Suitable protic acids are, for example, hydrogen sulfates, in particular tetraalkylammonium hydrogen sulfates, whose aliphatic, branched aliphatic or araliphatic radicals have from 1 to 30, preferably from 4 to 20, carbon atoms.
Further examples are sulfonic acids, such as, for example, methanesulfonic acid, ethanesulfonic acid, propanesulfonic acid, 2- and 4-toluenesulfonic acid, benzenesulfonic acid, cyclododecanesulfonic acid, camphorsulfonic acid or naphthalene-1- or 2-sulfonic acid, or mono- and dicarboxylic acids, such as, for example, formic acid, acetic acid, propionic acid, butyric acid, pivalic acid, stearic acid, cyclohexanecarboxylic acid, oxalic acid, malonic acid, succinic acid, adipic acid, benzoic acid or phthalic acid.
The (ar)aliphatic carboxylic acids described, for example, in EP-A-259 233 prove to be less effective.
Protic acids having a pKa value of <10 are particularly preferred. Preferred acidic catalysts are phosphoric acid or the abovementioned phosphoric esters, such as, for example, methyl phosphate, ethyl phosphate, n-butyl phosphate, n-hexyl phosphate, 2-ethylhexyl phosphate, isooctyl phosphate, n-dodecyl phosphate, dimethyl phosphate, diethyl phosphate, di-n-propyl phosphate, di-n-butyl phosphate, di-n-amyl phosphate, diisoamyl phosphate, di-n-decyl phosphate, diphenyl phosphate or dibenzyl phosphate, and mixtures thereof.
Dialkyl phosphates of said type are particularly preferred. Very particularly preferred catalysts are di-n-butyl phosphate and di(2-ethylhexyl) phosphate.
These acids are used in the process according to the invention in amounts of from 0.01 to 1.0% by weight, preferably from 0.02 to 0.5% by weight and very particularly preferably from 0.05 to 0.5% by weight, based on the total amount of diisocyanates used. The acids may be added in solution or dispersion in a suitable solvent. The acids are preferably added as such.
Said OH-acidic compounds have the advantage that they are frequently sparingly volatile and therefore, if appropriate as salts, can be filtered off from the product mixture or remain as non-interfering compounds in the end product or likewise form non-interfering decomposition products or byproducts during the reaction.
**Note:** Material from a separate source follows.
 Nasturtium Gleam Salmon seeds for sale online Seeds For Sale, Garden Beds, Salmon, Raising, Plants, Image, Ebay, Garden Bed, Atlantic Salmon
A further advantage is the good catalytic activity of the acids.
For example, strong inorganic Lewis or Bronstedt acids, such as, for example, boron trifluoride, aluminum trichloride, sulfuric acid, phosphorous acid, hydrochloric acid and/or salts of nitrogen-containing bases and inorganic and/or organic acids, as described in DE-A-19 31 055, page 3, last paragraph to page 6, first complete paragraph, which is herewith incorporated by reference, can furthermore be used as the catalyst.
If desired, a small amount of a stabilizer selected from the group consisting of urea, ammonia, biuret, urea derivatives or carboxamides, as described in WO 96/25444, may also be added, preferably urea, N-methylurea, N-ethylurea, N,N-dimethylurea, N,N'-dimethylurea, N,N-diethylurea, N,N'-diethylurea, ethyleneurea or phenylurea; urea is particularly preferred.
Such stabilizers are used in amounts of 0.01-2.0, preferably 0.05-1, mol %, based on the isocyanate groups in (a).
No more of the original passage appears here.